The North City was an administrative area in the ancient Egyptian city of Amarna in Upper Egypt, the short-lived capital of Pharaoh Akhenaten of the 18th Dynasty. It contains the ruins of royal palaces, especially the Northern Palace and other administrative buildings and occupies an area between the river and the cliffs that terminate the plains to the north of the city itself.

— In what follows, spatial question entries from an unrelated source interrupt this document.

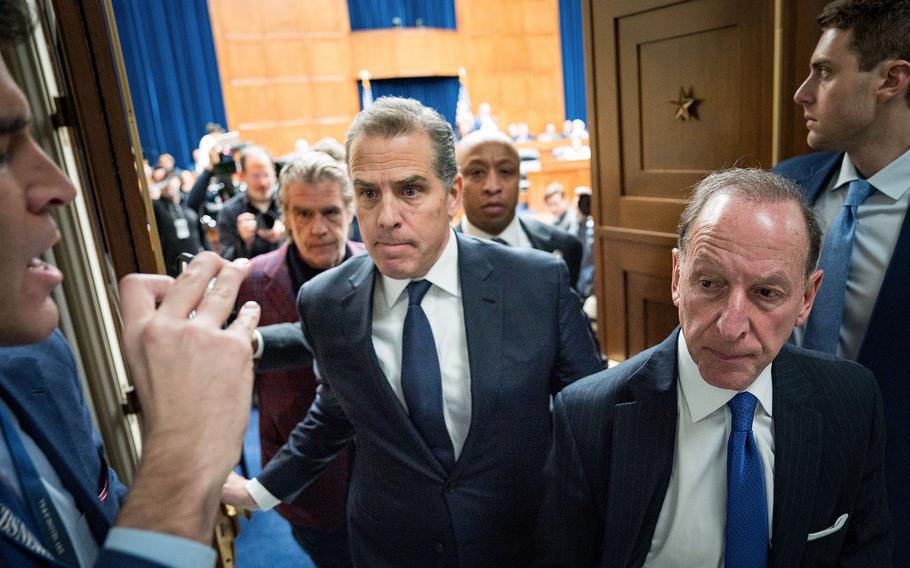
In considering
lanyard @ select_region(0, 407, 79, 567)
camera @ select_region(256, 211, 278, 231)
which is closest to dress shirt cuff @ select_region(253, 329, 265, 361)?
lanyard @ select_region(0, 407, 79, 567)

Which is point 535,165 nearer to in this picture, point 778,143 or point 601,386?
point 778,143

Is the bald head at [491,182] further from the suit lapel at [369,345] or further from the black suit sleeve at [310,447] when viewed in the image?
the black suit sleeve at [310,447]

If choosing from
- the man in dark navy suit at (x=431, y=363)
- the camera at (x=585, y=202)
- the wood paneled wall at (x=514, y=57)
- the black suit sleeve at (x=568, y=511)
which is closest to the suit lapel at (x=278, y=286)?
the man in dark navy suit at (x=431, y=363)

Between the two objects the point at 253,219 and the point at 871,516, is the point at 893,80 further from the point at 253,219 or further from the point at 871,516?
the point at 253,219

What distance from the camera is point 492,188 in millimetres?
2719

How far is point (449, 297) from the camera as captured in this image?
1.52m

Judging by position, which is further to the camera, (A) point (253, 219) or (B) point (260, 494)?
(A) point (253, 219)

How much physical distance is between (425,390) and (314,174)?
3.39 ft

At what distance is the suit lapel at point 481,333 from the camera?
140 cm

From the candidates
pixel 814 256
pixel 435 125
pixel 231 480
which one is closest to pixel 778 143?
pixel 814 256

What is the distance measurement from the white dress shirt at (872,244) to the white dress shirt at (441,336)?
1.03m

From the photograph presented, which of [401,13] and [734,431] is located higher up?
[401,13]

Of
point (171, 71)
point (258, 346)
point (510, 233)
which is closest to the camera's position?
point (258, 346)

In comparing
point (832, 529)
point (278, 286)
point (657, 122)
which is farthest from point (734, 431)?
point (657, 122)
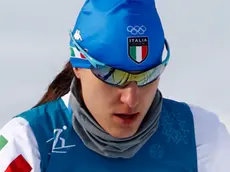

Akhetaten was the capital city of the 18th-dynasty king, Akhenaten, called by some ‘the heretic king’. Akhenaten, formerly Amenhotep IV, built his city in a bay of cliffs on the east bank of the Nile as a centre for the worship of his ‘new’ religion, Atenism. The archaeology of the city is defined by low excavated or reconstructed walls and in some cases only bare outlines of the structures can be made out on the sand-covered plain, since most of the stonework was removed in ancient times and any remaining mudbrick is badly decayed. Only one generation after Akhenaten's death, there were few physical remains of his superb innovative structures, for a short moment in history one of the greatest cities of ancient Egypt.

The brief Amarna Period was a period of startling artistic and cultural breakthroughs. Amenhotep IV came to the throne about 1350 B.C. and redirected the state religion to the worship of one god, the sun god Aten, and suppressed the worship of others. Some have called him the world's first monotheist. Amenhotep IV changed his name to Akhenaten ("One Who Serves Aten") and moved his capital from Thebes down the Nile to an area he named Akhetaten ("Horizon of the Sun-Disk"), today known as Amarna. It was previously unoccupied and thus was a blank page upon which the pharaoh could write his new history of the world. Despite his radical beliefs (monotheism), Akhenaten did not abandon all tradition, and he apparently prepared a royal tomb for himself and his family in the cliffs of Amarna. His mummy is yet to be found.